Remember Little League? I sure do. Played six seasons before turning fourteen and focusing on hockey, the game for which I’d developed an all-encompassing passion.
And, I remember my first baseball bat. A Louisville Slugger. Pure wood. Junior size. I remember proudly carrying that bat—my own bat—to every little league game I played until I outgrew it.
The Elmont National Little League supplied bats, of course. Mostly aluminum bats, many of which had been donated or handed down or used for several seasons and were dinged and dented, but which were all still good enough to use. I was lucky enough to have my own, and though I wasn’t exactly Ted Williams, it sure got me a bunch of hits during those first few years of play. If I remember correctly, my Dad paid $9.95 for it at a local sporting goods store.
I outgrew the bat, didn’t have a younger brother to give it to, so that particular piece of lumber wound up residing in the garage, untouched, for a number of years. Eventually it made its way to the park where I worked, used just as often to pound in tent spikes as to give some youngster something to swing at a baseball with. After that…well, truthfully, I don’t know.
Today, I came across a story about somebody who’s whole home was decorated with Louisville Slugger bats. That led me to a story about a bat from back in the 1920s, which this ballplayer of some note named Babe Ruth had signed, which sold for a cool $253,000.
The Louisville Slugger has been in production for over a hundred years. As the story goes, John ‘Bud’ Hillerich snuck out of work one day to catch the Louisville Eclipse play ball. During the game, the Eclipse’s star hitter, mired in a batting slump, broke his bat, and John convinced him to come back to his father’s woodworking shop to have a bat crafted specifically for him. Pete Browning, nicknamed the Gladiator, broke out of his hitting slump with a vengeance, notching three hits, and from that point forward in 1884, the rest as they say is history.

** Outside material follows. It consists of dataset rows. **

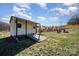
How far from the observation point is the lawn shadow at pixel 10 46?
11.8ft

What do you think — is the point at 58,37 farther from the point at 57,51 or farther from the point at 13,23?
the point at 13,23

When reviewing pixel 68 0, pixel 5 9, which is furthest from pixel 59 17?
pixel 5 9

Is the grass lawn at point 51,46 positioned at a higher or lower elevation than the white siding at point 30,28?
lower

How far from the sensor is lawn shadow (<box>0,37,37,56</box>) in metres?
3.59

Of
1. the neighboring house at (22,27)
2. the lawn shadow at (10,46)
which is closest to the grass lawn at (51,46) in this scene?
the lawn shadow at (10,46)

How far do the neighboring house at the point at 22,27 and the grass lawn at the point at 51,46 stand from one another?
0.54ft

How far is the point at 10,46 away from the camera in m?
3.65

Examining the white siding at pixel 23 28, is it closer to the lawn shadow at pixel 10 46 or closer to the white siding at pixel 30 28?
the white siding at pixel 30 28

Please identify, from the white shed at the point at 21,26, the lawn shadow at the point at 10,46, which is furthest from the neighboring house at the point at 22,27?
the lawn shadow at the point at 10,46

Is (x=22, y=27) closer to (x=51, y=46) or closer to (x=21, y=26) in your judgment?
(x=21, y=26)

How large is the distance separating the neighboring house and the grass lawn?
0.17 meters

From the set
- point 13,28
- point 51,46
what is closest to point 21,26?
point 13,28

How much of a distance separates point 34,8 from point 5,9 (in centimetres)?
47

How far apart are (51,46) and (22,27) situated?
1.85 feet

For going on 130 years, Hillerich & Bradsby has been producing the Louisville Slugger baseball bat, as well as baseball gloves and later, golf equipment under the PowerBilt brand name.

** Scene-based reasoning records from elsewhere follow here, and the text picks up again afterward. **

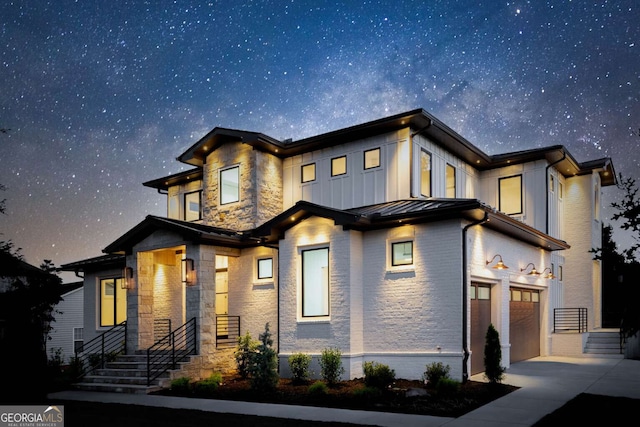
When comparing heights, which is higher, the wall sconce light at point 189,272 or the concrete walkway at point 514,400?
the wall sconce light at point 189,272

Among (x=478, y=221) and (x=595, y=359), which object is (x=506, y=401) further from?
(x=595, y=359)

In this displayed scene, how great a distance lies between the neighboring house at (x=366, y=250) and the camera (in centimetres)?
1491

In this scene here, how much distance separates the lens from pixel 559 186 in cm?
2309

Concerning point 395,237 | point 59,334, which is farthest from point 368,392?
point 59,334

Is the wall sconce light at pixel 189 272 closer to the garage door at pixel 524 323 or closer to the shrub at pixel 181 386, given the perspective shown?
the shrub at pixel 181 386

The Falls City Slugger was the name given to the woodworkers’ line of bats, until Bud took over the business ten years later, and rebranded the bats as the now world-famous Louisville Slugger. In 1905, Bud registered the Louisville Slugger name with the U.S. patent office.
In the ensuing century plus, many a hitter has made a Louisville Slugger famous. Al Kaline. Ty Cobb. The Babe and Lou Gherig. Honus Wagner—the first baseball player to sign a deal to endorse a bat? Signed to endorse the Louisville Slugger.
Hillerich & Bradsby continued to produce other wood goods, as well. During WWII, the company produced billy clubs and rifle stocks for the U.S. Army as part of the war effort.
Most of the bats produced by the company are made of white ash, grown in forests owned by H&B, located in New York and Pennsylvania.
The Louisville Slugger is still one of baseball’s most popular items, and millions have been sold worldwide. While you may not have the scratch to shell out for an Al Kaline or Ty Cobb signed Slugger, you can find specimens in great condition at sports memorabilia shows, through online auctions, and at garage and estate sales. Who knows? Maybe there’s a display trophy sitting in your garage right now, perfect to mount over your TV in the man cave or above the desk in your den. You don’t need a famous athlete’s signature on it to make it special, after all. Perhaps your own Little League ‘Slugger’s just waiting to be repurposed and given a place of prominence.
Have you got any of your old wood on display? Still keep a bat that won a game or took your team to the playoffs in a duffel bag somewhere? Let’s hear about it. No worries—the game of baseball can certainly survive a few fish stories.